Assignment: Filter these entries down to lines holding "Equus".

++++

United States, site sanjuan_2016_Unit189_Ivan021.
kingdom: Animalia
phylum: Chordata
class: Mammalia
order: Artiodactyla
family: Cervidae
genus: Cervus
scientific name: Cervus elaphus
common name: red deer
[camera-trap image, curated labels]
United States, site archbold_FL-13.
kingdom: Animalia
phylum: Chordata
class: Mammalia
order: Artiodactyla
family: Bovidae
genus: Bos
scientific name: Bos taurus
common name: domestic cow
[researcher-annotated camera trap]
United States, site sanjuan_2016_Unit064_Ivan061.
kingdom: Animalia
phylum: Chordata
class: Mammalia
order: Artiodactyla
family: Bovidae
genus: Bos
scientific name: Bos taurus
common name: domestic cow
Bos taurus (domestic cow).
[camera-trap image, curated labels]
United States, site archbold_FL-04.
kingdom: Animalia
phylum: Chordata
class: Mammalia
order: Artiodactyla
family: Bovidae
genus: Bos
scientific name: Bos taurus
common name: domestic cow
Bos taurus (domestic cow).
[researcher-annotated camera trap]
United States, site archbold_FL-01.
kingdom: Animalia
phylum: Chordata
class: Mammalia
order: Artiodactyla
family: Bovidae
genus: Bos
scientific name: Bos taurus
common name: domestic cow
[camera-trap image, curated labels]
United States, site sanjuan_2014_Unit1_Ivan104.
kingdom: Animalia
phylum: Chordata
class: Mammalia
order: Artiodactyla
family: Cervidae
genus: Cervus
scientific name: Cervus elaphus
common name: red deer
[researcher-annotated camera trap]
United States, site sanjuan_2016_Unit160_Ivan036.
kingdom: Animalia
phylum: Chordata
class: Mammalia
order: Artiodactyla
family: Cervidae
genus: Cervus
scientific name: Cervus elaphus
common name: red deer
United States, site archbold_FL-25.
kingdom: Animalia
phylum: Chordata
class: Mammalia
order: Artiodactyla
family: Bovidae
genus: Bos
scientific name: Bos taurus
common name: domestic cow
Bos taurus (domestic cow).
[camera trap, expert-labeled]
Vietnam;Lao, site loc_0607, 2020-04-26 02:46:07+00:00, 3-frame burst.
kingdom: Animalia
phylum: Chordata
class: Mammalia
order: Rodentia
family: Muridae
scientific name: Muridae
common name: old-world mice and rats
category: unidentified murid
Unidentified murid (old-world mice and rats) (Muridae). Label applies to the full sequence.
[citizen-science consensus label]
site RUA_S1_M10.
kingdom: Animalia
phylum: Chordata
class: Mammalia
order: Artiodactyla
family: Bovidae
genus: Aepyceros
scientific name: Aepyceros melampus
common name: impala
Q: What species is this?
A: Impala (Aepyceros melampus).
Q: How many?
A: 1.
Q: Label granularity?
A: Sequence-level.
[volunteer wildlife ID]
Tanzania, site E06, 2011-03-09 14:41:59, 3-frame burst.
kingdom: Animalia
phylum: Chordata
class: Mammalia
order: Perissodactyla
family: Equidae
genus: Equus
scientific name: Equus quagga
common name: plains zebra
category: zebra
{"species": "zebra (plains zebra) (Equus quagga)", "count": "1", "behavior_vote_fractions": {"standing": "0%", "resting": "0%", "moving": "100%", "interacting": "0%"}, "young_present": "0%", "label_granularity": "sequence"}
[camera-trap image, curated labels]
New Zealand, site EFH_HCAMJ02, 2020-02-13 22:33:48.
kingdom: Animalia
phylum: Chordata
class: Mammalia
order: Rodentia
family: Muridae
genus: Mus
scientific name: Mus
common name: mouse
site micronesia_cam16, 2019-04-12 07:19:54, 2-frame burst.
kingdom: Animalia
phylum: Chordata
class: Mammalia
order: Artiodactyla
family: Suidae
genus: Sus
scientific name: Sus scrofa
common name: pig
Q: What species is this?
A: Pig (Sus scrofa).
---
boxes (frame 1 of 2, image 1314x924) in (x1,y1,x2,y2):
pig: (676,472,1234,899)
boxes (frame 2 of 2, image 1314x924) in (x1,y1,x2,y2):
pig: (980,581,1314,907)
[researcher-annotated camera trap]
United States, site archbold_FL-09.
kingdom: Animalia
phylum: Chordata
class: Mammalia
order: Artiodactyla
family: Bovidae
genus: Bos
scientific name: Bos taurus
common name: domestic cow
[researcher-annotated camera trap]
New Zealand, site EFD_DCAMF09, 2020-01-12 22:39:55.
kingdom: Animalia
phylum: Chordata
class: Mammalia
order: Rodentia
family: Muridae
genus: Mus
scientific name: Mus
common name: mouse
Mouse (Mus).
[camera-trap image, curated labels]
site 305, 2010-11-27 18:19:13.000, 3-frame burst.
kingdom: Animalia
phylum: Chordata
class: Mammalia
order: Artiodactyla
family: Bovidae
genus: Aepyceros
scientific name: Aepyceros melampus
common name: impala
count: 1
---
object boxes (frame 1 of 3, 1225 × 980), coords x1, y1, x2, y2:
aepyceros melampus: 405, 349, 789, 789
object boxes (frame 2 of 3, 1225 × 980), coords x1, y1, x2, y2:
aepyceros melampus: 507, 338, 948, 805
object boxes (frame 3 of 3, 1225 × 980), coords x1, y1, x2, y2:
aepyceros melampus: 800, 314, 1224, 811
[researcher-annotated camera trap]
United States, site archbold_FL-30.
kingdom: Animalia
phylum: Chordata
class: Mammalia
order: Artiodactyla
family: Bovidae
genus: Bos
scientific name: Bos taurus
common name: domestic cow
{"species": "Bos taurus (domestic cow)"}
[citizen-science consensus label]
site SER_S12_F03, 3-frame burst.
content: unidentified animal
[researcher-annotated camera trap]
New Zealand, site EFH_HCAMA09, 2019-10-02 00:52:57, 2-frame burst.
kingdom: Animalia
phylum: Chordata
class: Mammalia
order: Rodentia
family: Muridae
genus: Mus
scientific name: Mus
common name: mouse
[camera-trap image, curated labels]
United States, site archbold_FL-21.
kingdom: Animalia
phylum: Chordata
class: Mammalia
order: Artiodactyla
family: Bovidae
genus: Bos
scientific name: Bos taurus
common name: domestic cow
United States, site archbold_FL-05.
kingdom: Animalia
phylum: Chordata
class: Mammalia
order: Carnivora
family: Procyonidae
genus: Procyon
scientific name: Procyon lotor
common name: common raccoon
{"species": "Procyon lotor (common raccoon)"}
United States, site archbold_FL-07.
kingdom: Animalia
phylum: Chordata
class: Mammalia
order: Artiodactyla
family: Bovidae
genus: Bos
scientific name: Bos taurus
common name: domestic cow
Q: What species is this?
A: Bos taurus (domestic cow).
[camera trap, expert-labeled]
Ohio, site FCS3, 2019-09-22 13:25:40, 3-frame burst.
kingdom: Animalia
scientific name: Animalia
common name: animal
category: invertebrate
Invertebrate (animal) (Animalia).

++++

Finished task:
genus: Equus
scientific name: Equus quagga
{"species": "zebra (plains zebra) (Equus quagga)", "count": "1", "behavior_vote_fractions": {"standing": "0%", "resting": "0%", "moving": "100%", "interacting": "0%"}, "young_present": "0%", "label_granularity": "sequence"}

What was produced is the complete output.